October 12, 2006

Neolithic goats

Goats Key to Spread of Farming, Gene Study Suggests
Goats accompanied the earliest farmers into Europe some 7,500 years ago, helping to revolutionize Stone Age society, a new study suggests.

The trailblazing farm animals were hardy and highly mobile traveling companions to ancient pioneers from the Middle East who introduced agriculture to Europe and elsewhere, researchers say.

The onset of farming ushered in the so-called Neolithic Revolution, when settled communities gradually replaced nomadic tribes and their hunter-gatherer lifestyles between 8000 and 6000 B.C.

A team of archaeologists and biologists has traced the origins of domesticated goats in Western Europe to the Middle East at the beginnings of the Neolithic period.

The study is based on DNA analysis of goat bones from a Stone Age cave in France and suggests the animals spread across Europe quickly after their introduction. (Get goat photos, facts, and more.)

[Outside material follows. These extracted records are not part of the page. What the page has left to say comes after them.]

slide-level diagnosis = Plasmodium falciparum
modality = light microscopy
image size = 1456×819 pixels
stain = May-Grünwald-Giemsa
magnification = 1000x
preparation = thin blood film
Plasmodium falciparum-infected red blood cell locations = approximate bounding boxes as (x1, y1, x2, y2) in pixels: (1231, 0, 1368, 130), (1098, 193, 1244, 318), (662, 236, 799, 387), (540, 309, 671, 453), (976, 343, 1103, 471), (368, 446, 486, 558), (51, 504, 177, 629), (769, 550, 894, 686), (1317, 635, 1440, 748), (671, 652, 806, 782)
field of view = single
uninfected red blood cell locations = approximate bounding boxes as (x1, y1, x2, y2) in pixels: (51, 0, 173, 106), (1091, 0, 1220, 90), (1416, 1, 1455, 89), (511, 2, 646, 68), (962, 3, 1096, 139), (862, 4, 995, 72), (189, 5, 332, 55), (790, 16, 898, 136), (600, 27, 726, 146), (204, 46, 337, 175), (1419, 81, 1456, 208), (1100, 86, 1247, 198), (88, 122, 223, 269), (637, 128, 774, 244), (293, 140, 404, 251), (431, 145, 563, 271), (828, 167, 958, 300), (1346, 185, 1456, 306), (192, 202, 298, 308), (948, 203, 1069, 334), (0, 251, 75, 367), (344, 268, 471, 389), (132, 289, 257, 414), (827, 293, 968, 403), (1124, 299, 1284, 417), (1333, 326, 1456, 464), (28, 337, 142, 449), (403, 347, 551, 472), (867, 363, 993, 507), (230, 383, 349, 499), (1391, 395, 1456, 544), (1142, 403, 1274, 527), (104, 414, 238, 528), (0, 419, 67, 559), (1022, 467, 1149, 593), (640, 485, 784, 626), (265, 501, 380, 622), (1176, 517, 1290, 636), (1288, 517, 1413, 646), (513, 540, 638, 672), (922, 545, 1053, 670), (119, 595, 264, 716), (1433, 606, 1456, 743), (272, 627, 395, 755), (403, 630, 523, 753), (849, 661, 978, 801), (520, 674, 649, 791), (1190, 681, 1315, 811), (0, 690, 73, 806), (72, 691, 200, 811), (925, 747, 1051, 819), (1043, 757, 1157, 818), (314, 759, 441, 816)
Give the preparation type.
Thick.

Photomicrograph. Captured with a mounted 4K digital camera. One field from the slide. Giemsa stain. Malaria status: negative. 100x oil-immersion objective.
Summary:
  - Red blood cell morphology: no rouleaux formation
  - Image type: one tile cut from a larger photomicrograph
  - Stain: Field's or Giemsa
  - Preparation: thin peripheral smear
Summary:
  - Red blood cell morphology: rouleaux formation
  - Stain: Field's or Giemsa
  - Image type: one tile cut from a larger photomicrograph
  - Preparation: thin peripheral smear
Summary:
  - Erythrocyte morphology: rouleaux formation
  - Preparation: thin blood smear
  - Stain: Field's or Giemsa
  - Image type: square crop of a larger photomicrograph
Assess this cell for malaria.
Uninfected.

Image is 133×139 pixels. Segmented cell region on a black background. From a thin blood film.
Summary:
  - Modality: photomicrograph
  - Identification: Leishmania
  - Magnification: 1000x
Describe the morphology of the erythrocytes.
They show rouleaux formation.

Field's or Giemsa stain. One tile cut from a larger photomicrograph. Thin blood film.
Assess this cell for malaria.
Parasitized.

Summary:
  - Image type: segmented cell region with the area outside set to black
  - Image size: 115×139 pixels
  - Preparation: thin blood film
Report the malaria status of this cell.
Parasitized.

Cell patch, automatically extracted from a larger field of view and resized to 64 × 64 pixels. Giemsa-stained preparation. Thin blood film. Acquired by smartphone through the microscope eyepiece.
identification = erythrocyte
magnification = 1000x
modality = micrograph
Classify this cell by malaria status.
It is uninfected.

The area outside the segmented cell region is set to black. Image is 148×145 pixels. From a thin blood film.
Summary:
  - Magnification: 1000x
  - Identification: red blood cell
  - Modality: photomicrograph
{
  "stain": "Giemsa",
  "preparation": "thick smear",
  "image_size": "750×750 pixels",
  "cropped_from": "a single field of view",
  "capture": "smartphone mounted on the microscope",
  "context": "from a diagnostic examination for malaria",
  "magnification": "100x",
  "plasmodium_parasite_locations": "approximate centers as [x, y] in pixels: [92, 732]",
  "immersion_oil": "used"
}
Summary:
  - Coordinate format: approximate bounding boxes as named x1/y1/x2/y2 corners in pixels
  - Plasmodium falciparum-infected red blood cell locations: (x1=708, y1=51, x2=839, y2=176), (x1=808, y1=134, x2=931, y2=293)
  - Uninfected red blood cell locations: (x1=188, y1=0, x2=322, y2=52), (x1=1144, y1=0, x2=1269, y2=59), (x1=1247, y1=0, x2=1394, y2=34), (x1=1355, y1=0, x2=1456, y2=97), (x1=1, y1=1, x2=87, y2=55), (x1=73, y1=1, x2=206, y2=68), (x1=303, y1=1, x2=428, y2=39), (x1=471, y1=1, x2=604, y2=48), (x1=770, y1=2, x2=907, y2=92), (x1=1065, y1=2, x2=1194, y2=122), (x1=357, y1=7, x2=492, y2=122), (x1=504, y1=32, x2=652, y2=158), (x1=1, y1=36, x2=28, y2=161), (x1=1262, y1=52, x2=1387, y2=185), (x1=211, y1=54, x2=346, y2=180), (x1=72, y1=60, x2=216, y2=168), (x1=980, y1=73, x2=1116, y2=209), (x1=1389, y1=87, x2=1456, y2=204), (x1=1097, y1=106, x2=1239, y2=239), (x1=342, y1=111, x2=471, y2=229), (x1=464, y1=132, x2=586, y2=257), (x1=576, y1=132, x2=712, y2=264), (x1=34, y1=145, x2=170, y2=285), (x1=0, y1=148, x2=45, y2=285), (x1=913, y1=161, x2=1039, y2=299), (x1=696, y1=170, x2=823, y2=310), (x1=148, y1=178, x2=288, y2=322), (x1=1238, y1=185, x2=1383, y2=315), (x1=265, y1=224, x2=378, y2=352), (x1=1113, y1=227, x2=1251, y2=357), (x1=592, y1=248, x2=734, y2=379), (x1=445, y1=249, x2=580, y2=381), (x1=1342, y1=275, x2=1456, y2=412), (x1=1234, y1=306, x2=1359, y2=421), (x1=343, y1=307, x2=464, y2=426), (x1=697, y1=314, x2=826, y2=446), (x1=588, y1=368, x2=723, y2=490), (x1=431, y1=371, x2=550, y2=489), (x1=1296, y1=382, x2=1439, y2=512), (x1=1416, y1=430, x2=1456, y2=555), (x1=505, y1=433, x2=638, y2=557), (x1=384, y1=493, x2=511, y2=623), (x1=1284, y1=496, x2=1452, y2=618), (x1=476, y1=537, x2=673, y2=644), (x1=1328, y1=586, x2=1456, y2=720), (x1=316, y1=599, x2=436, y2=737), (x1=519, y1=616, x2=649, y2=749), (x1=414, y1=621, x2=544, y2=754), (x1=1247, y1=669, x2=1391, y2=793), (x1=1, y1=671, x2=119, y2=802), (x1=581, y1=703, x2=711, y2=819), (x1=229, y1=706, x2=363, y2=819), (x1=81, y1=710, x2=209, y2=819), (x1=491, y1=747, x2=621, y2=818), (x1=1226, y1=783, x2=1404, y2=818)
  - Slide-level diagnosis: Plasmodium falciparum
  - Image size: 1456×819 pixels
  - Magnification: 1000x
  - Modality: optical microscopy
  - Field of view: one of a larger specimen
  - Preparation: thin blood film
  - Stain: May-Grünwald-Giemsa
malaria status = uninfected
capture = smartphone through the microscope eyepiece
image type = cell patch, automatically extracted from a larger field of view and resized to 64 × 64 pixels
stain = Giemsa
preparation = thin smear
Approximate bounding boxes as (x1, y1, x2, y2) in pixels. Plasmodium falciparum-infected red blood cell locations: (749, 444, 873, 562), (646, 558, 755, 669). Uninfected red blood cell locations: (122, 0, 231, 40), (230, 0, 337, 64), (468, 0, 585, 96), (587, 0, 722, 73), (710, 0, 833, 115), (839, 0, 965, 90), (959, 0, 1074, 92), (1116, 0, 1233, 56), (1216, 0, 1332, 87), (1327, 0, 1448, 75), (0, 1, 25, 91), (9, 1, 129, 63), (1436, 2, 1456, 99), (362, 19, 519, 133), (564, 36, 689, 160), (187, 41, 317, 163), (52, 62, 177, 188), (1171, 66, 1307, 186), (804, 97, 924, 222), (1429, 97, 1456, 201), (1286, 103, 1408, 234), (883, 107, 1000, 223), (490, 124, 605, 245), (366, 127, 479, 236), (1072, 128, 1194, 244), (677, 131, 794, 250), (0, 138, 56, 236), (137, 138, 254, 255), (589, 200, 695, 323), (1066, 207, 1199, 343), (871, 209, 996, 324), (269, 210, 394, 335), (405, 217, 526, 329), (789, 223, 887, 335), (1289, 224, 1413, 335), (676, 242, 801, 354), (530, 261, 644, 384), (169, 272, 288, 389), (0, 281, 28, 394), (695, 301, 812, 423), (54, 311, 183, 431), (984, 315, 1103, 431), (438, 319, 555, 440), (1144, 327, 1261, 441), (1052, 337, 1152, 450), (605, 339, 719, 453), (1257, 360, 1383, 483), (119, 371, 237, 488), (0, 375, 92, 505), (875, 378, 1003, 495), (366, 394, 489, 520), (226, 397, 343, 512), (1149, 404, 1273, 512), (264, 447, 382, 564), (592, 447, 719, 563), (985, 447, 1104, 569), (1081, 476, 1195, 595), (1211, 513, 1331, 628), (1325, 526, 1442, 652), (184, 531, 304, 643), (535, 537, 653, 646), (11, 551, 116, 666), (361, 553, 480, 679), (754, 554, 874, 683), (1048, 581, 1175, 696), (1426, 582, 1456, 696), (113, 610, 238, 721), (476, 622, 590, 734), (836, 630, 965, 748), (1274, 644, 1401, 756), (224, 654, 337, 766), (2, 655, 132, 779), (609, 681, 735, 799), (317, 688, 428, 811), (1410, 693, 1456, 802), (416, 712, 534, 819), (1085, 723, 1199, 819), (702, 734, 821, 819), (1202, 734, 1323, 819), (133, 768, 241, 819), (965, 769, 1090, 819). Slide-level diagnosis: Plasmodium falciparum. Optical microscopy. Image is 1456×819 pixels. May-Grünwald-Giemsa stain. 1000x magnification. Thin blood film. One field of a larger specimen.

Proc. Natl. Acad. Sci. USA, 10.1073/pnas.0602753103

Divergent mtDNA lineages of goats in an Early Neolithic site, far from the initial domestication areas

Helena Fernández et al.

Goats were among the first farm animals domesticated, 10,500 years ago, contributing to the rise of the "Neolithic revolution." Previous genetic studies have revealed that contemporary domestic goats (Capra hircus) show far weaker intercontinental population structuring than other livestock species, suggesting that goats have been transported more extensively. However, the timing of these extensive movements in goats remains unknown. To address this question, we analyzed mtDNA sequences from 19 ancient goat bones (7,300-6,900 years old) from one of the earliest Neolithic sites in southwestern Europe. Phylogenetic analysis revealed that two highly divergent goat lineages coexisted in each of the two Early Neolithic layers of this site. This finding indicates that high mtDNA diversity was already present >7,000 years ago in European goats, far from their areas of initial domestication in the Near East. These results argue for substantial gene flow among goat populations dating back to the early neolithisation of Europe and for a dual domestication scenario in the Near East, with two independent but essentially contemporary origins (of both A and C domestic lineages) and several more remote and/or later origins.